Having been broken, we were rebuilt.  With his assistance and some additional counsel from others, we were rebuilt to be better, stronger, and more confident.  We were sharper in every way.  There was no such thing as good or even good enough.  There was only correct or incorrect.  Accuracy and precision were the order of the day.  We became exacting.
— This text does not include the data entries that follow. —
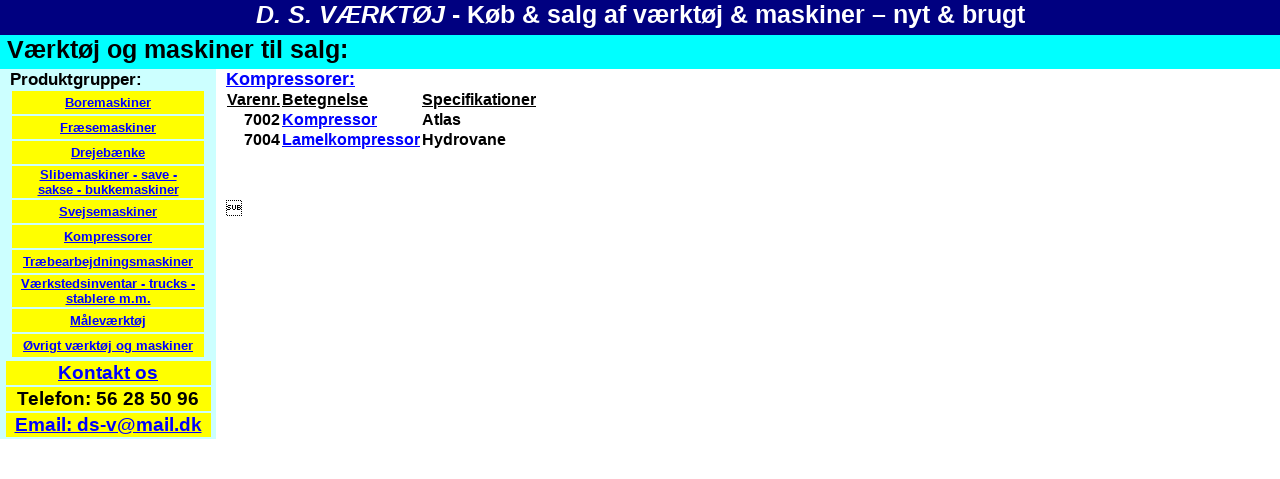

--- FILE ---
content_type: text/html
request_url: https://ds-v.dk/kompressorer.htm
body_size: 1471
content:
<html><head><title>Kompressorer, kompressor</title>

<meta name="Title" content="kompressorer kompressor">
<meta name="Description" content="kompressorer kompressor">
<meta name="Keywords" content="kompressorer kompressor">
<meta name="DC.Title" content="kompressorer kompressor">
<meta name="DC.Description" content="kompressorer kompressor">
<meta name="DC.Subject" content="kompressorer kompressor">
<!DOCTYPE HTML PUBLIC "-//W3C//DTD HTML 4.01 Transitional//EN">
<html><head>
<meta name="Robots" content="ALL">
<meta name="Revisit-after" content="1">
<meta name="Author" content="Drejer Senior Maskinfabrik, Skovkildevej 7, Vr�by, 4652 H�rlev, Danmark">
<link rev="made" href="mailto:ds-v@mail.dk">
<meta http-equiv="Reply-to" content="ds-v@mail.dk">
<meta name="Copyright" content="Drejer Senior Maskinfabrik, Skovkildevej 7, Vr�by, 4652 H�rlev, Danmark">
<meta name="DC.Creator" content="Drejer Senior Maskinfabrik, Skovkildevej 7, Vr�by, 4652 H�rlev, Danmark">
<meta name="DC.Rights" content="Drejer Senior Maskinfabrik, Skovkildevej 7, Vr�by, 4652 H�rlev, Danmark">
<meta name="DC.Identifier" content="http://www.ds-v.dk">
<meta name="DC.Publisher" content="Drejer Senior Maskinfabrik, Skovkildevej 7, Vr�by, 4652 H�rlev, Danmark">
<meta name="DC.Source" content="http://www.ds-v.dk">
<link rel="schema.dc" href="http://purl.org/metadata/dublin_core_elements">
</head>
<body style="margin: 0px; color: rgb(0, 0, 0); background-color: rgb(255, 255, 255);" alink="#0000ff" link="#0000ff" vlink="#0000ff">
<div id="overskrift" style="position: absolute; height: 35px; width: 100%; text-align: center; background-color: rgb(0, 0, 128); color: rgb(255, 255, 255); font-family: arial; font-size: 19pt;">
<b><i>D.&nbsp;S.&nbsp;V�RKT�J</i>&nbsp;-&nbsp;K�b&nbsp;&amp;&nbsp;salg&nbsp;af&nbsp;v�rkt�j&nbsp;&amp;&nbsp;maskiner&nbsp;&#8211;&nbsp;nyt&nbsp;&amp;&nbsp;brugt</b></div>
<div id="overskrift2" style="position: absolute; margin-top: 35px; height: 34px; width: 100%; background-color: rgb(0, 255, 255); color: rgb(0, 0, 0);" align="left"> <font style="font-family: arial; font-size: 19pt; font-weight: bold;">
&nbsp;V�rkt�j og maskiner til salg: </font>
</div>
<div style="position: absolute; margin-top: 69px; width: 216px; height: 20px; background-color: rgb(204, 255, 255); color: rgb(0, 0, 0); font-family: arial; font-size: 13pt; font-weight: bold;" align="left">
&nbsp;&nbsp;Produktgrupper:
</div>
<div style="position: absolute; margin-top: 89px; width: 216px; background-color: rgb(204, 255, 255); color: rgb(0, 0, 255);" align="left">
<center>
<table style="font-family: arial; font-size: 10pt; font-weight: bold;" bgcolor="#ccffff" border="0">
<tbody>
<tr>
<td style="background-color: rgb(255, 255, 0); margin-left: 0px; margin-top: 0px; margin-bottom: 0px; text-align: center; height: 23px; width: 190px;">
<a href="boremaskiner.htm">Boremaskiner</a> </td>
</tr>
<tr>
<td style="background-color: rgb(255, 255, 0); margin-left: 0px; margin-top: 0px; margin-bottom: 0px; text-align: center; height: 23px;">
<a href="fraesemaskiner.htm">Fr�semaskiner</a>
</td>
</tr>
<tr>
<td style="background-color: rgb(255, 255, 0); margin-left: 0px; margin-top: 0px; margin-bottom: 0px; text-align: center; height: 23px;">
<a href="drejebaenke.htm">Drejeb�nke</a>
</td>
</tr>
<tr>
<td style="background-color: rgb(255, 255, 0); margin-left: 0px; margin-top: 0px; margin-bottom: 0px; text-align: center; height: 23px;">
<a href="slibemaskiner-save-sakse-bukkemaskiner.htm">Slibemaskiner
- save -<br>
sakse - bukkemaskiner</a></td>
</tr>
<tr>
<td style="background-color: rgb(255, 255, 0); margin-left: 0px; margin-top: 0px; margin-bottom: 0px; text-align: center; height: 23px;">
<a href="svejsemaskiner.htm">Svejsemaskiner</a>
</td>
</tr>
<tr>
<td style="background-color: rgb(255, 255, 0); margin-left: 0px; margin-top: 0px; margin-bottom: 0px; text-align: center; height: 23px;">
<a href="kompressorer.htm">Kompressorer</a>
</td>
</tr>
<tr>
<td style="background-color: rgb(255, 255, 0); margin-left: 0px; margin-top: 0px; margin-bottom: 0px; text-align: center; height: 23px;">
<a href="traebearbejdningsmaskiner.htm">Tr�bearbejdningsmaskiner</a>
</td>
</tr>
<tr>
<td style="background-color: rgb(255, 255, 0); margin-left: 0px; margin-top: 0px; margin-bottom: 0px; text-align: center; height: 23px;">
<a href="vaerkstedsinventar-trucks-stablere-m.m.htm">V�rkstedsinventar
- trucks -<br>
stablere m.m.</a> </td>
</tr>
<tr>
<td style="background-color: rgb(255, 255, 0); margin-left: 0px; margin-top: 0px; margin-bottom: 0px; text-align: center; height: 23px;">
<a href="maalevaerktoj.htm"> M�lev�rkt�j</a> </td>
</tr>
<tr>
<td style="background-color: rgb(255, 255, 0); margin-left: 0px; margin-top: 0px; margin-bottom: 0px; text-align: center; height: 23px;">
<a href="oevrigt-vaerktoj-og-maskiner.htm">�vrigt
v�rkt�j og maskiner</a> </td>
</tr>
</tbody>
</table>
<table>
<tbody>
<tr>
<td style="background-color: rgb(255, 255, 0); margin-left: 0px; margin-top: 0px; margin-bottom: 0px;" align="center">
&nbsp;
<a href="/" color="#0000FF" bgcolor="#FFFF00" style="font-family: arial; font-size: 14pt; font-weight: bold;">Kontakt
os</a>
&nbsp;
</td>
</tr>
<tr>
<td style="background-color: rgb(255, 255, 0); margin-left: 0px; margin-top: 0px; margin-bottom: 0px;" align="center">
&nbsp;
<font style="font-family: arial; font-weight: bold; font-size: 14pt;">Telefon:
56 28 50 96
</font>&nbsp;
</td>
</tr>
<tr>
<td style="background-color: rgb(255, 255, 0); margin-left: 0px; margin-top: 0px; margin-bottom: 0px;" align="center">
&nbsp;
<a href="mailto:ds-v@mail.dk" color="#0000FF" bgcolor="#FFFF00" style="font-family: arial; font-size: 14pt; font-weight: bold;">Email:
ds-v@mail.dk</a>
&nbsp;
</td>
</tr>
</tbody>
</table>
</center>
</div>
<div name="indhold" style="position: absolute; margin-left: 226px; margin-top: 69px; background-color: white; color: black;" align="left"><!DOCTYPE HTML PUBLIC "-//W3C//DTD HTML 4.01 Transitional//EN">
<html><head></head><body><b>
<font face="Arial" size="4">
<a href="svejsemaskiner.htm">
Kompressorer:</a>

</font>
</b>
Drill had never been performed so well, or more importantly, so correctly.  We became the lords of the drill square we'd dreamed, only far sharper than we'd dared aspire.

In the year that followed, I returned again for drill staff.  On the very first day, when the new Parade Officer ordered us to fall in, I did.  I marched to my position and remained at Attention.  The others all halted and Stood at Ease.  The Parade Officer ordered Right Dress, and the others did not move, but I did.  (You cannot perform a Right Dress from Standing at Ease.)  He came at me, screaming in my face asking why I'd performed Right Dress, and I answered that he'd ordered me to.  He pointed out that the others were Standing at Ease and asked why I'd been standing at Attention.  I responded by quoting page and paragraph.  There was an awkward pause.  He consulted his drill manual.  He returned to scream at the others asking why they were all Standing at Ease.  It took all my self-restraint to keep from smiling.  He never again confronted me on the accuracy of my drill.

More importantly, we all began falling in at Attention, after years of doing it incorrectly.  In the camp, in our home squadrons, to my knowledge all across the country, we'd all been doing it incorrectly for as long as anyone could remember.  But now, the drill staff of Greenwood 1990 were doing it the way the manual said.  We taught it the way the manual said and sent cadets back to their home squadrons saying 'but no, it's right there on pages 19 and 34...'.  Within a year or two, throughout the region - likely across the country - everyone was doing it correctly. 

Like a pebble in a pond, it rippled out.

Years later I moved from instruction into the Standards department, and then in the private sector into a career in Quality Assurance and Quality Control.  Many of my skills in QA/QC are self-taught, cobbled together from things going back as far as my time in cadets and adapted for use with software, hardware, or firmware testing.  I've been doing this for 15 years now, or 20 if you count the time I spent in Standards (and I do).  I am regarded by many as an expert in my field.

Now and then I think back to where certain ideas or attitudes of mine began, and how I came to be the person I am today.  Which experiences, great or small, easy or hard, have contributed to my success?  Where did the things that brought me here begin?

I look for the pebble, you could say.

I remember how I hated "the cross-eyed cunt" but later came to respect and even admire Lieutenant Essiembre.

I think about how I effect change in the workplace not simply by teaching my coworkers skills, but by injecting them with contagious ideas about the importance of accuracy and precision, of not just good enough, but correct.  I know they take a little amusement - and admiration - in the passion that I have for what I do; I, meanwhile, take amusement in overhearing them repeat my ideas to others and watching how infectious these splinters of the mind can be.

I watch things change slowly for the better around me.

I look for the pebble and I know that inside me, deep down, a shadowy presence lurks where a little part of my soul was changed forever during one particular week of the summer of 1989.

So I aspire to influence others the way he did me.

"JC", as his friends call him, has made ripples in a larger pond than he may ever realize.